After the shooting, prosecutors said Parker wrapped Pruitt’s body, removed it from the residence and placed it in the trunk of his car. He then drove back to Harrisburg and went to work as if nothing had happened. Over the next day, authorities said Parker and Ronda Parker drove with the body in the trunk while they ran errands and looked for a place to dispose of the remains. Investigators said children were in the car when the pair stopped for ice cream. The detail became one of the starkest points in the case because it placed ordinary family routines beside the concealed remains of a homicide victim.

Investigators said the cover-up widened when Parker recruited his girlfriend, Summer Heil, to help. Parker and Heil drove back toward Bradford County with Pruitt’s body still in the trunk. On the way, prosecutors said, they bought an ax and other supplies. At the Springfield Township property, Parker and Heil dismembered the body with the ax and burned remains in a firepit outside the home. Prosecutors said Ronda Parker cleaned blood from inside the residence. Troopers later found the firepit still smoldering and recovered human bones that forensic anthropologists helped identify as Pruitt’s remains.

Text messages cited in earlier court records gave investigators a view of the hours after the killing. Ronda Parker wrote that bleach was not enough because blood was “everywhere.” Terry Parker wrote that they needed clothes quickly because they smelled “like dead animal.” Other messages described body parts in bags, a tooth found on bedding and concern about blood in cracks near the floor. Prosecutors said the messages supported the tampering charge and showed the defendants knew they were trying to hide both the death and the condition of the house.

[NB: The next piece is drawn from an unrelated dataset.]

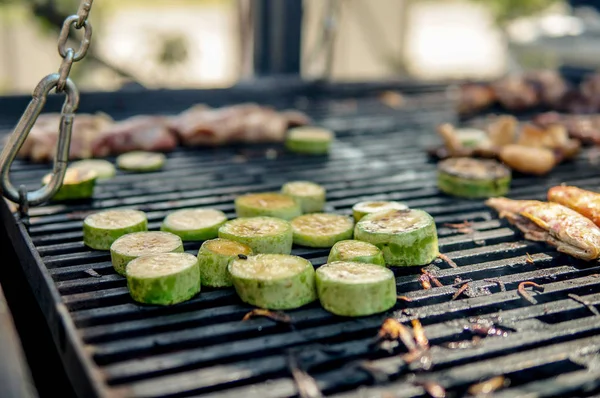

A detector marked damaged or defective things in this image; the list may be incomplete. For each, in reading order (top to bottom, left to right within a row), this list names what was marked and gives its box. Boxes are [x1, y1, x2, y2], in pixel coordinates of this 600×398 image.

The case also turned on claims Parker raised about Pruitt. Parker said he believed Pruitt had sexually abused his children. Prosecutors said there was no evidence to support that allegation and framed it as a false justification for a killing rooted in jealousy, control and fear that Pruitt was replacing Parker as a father figure. Ronda Parker, who had been in a relationship with Pruitt, testified for the commonwealth. Heil also testified after reaching her own agreement with prosecutors. Their testimony helped place Parker at the home before the shooting and at the disposal scene afterward.

Ronda Parker later received a separate prison sentence for her role. She was sentenced May 11 to 15 to 40 years in state prison after pleading guilty to third-degree murder. Prosecutors said she knew for days that Terry Parker planned to kill Pruitt and helped draw Pruitt to her home without warning him. Heil pleaded guilty to hindering apprehension and received a prison term for helping conceal evidence and dispose of the body. Her sentence was added to other sentences she was already serving, making her total term three years and nine months to 14 years in prison.

The courtroom outcome left Parker facing the harshest penalty available for first-degree murder in Pennsylvania short of a death sentence. After the verdict, sheriff’s deputies escorted him from the courthouse while Pruitt’s killing remained the focus of separate punishment for the co-defendants. Bradford County officials described the prosecution as a case built through testimony, forensic recovery and the defendants’ own communications. The record now shows three people punished at different levels for one killing and the effort that followed to erase its traces.

Currently, Parker remains sentenced to life without parole. Ronda Parker is serving 15 to 40 years, and Heil is serving her combined prison term. The next phase rests with the state prison system and any post-sentence filings allowed under Pennsylvania law.

Author note: Last updated May 19, 2026.